People in organisations tend to find the most expedient ways of getting their work done, even though this may result in security vulnerabilities. For example, the benefits of smart card based two-factor authentication for securing IT access can be negated by users leaving these cards in workstations while they’re away from their desks.  Issuing each staff member with a single ID-card for IT-access, opening doors and releasing documents from printers, naturally compels personnel to always carry these ID-cards with them. IT access is then secured because PCs are automatically locked when a user removes their card to go elsewhere – to pick-up a coffee or collect a document from a printer perhaps.

Technology

Technology standards and open APIs facilitate the integration of different systems to provide joined-up security solutions such as: Security Information & Event Management (SIEM), Physical Identity & Access Management (PIAM/IAM) and Physical Security Information Management (PSIM).  It is not difficult to actually go beyond integration and truly unify physical and logical access control decision making, which allows critical applications and sensitive data access to be restricted to known users within prescribed secure access zones. Identity has become the new security perimeter- critical to enabling organisations to control who has access to what, where and when.

EDGECONNECTOR

EdgeConnector radically simplifies and strengthens access management by adding physical access control capabilities to an organisation’s existing IT access management system (typically based on Microsoft Active Directory).
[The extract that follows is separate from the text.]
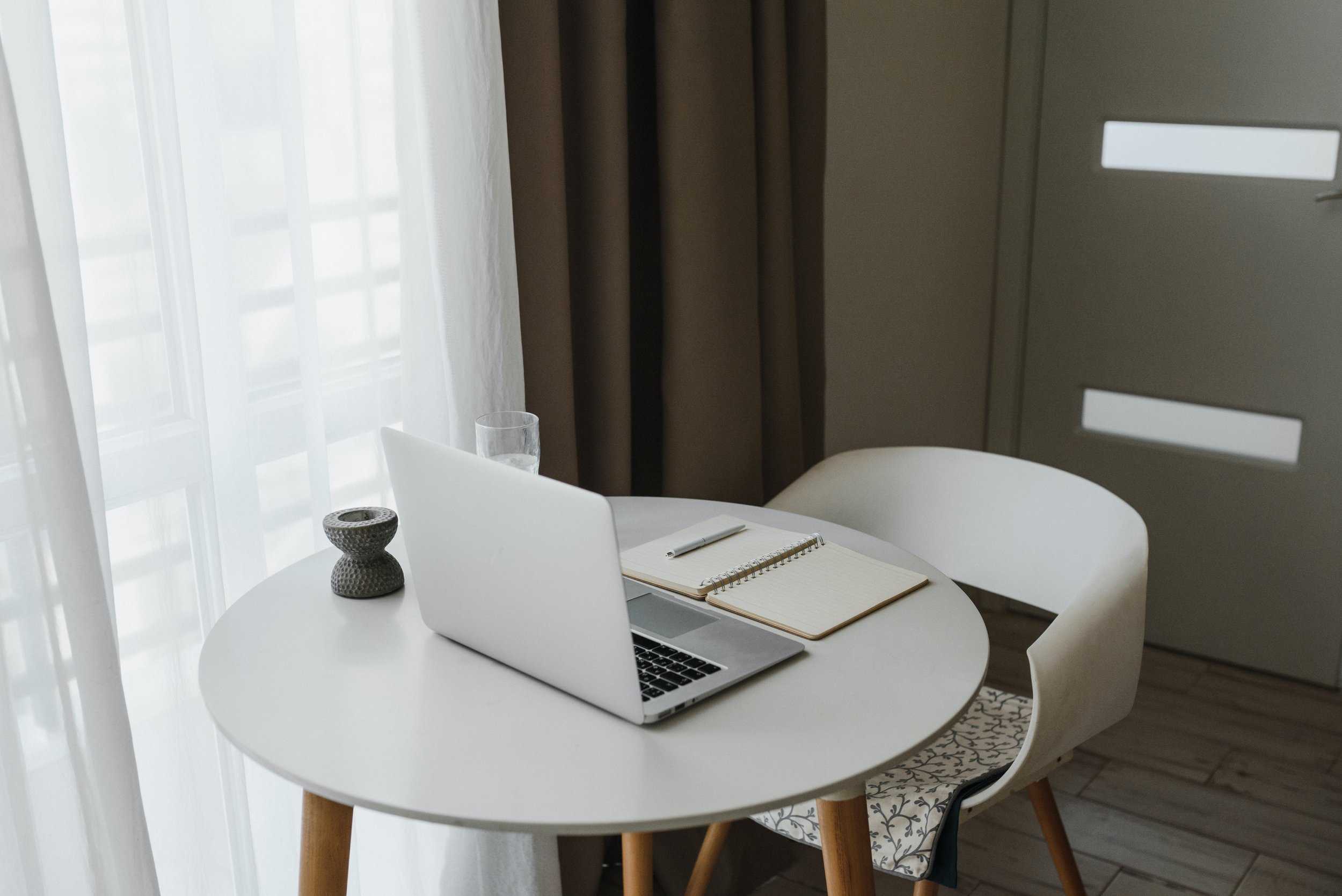 Tools To Grow Your Biz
This unified approach simplifies processes for administering access permissions across any number of sites, and makes it is easy to implement user-location based restrictions on access to IT resources and data.

Developed by IT security professionals, EdgeConnector was designed from the outset to be an integral part of a secure network infrastructure, rather than linking in separate physical access control systems. EdgeConnector works in real time together with IP-connected wireless locks from Assa Abloy’s Aperio range and IP door controllers from Axis Communications and HID Global, together with an extensive range of credential readers that includes highly secure RFID, biometric and NFC/BLE phone readers from STid and HID.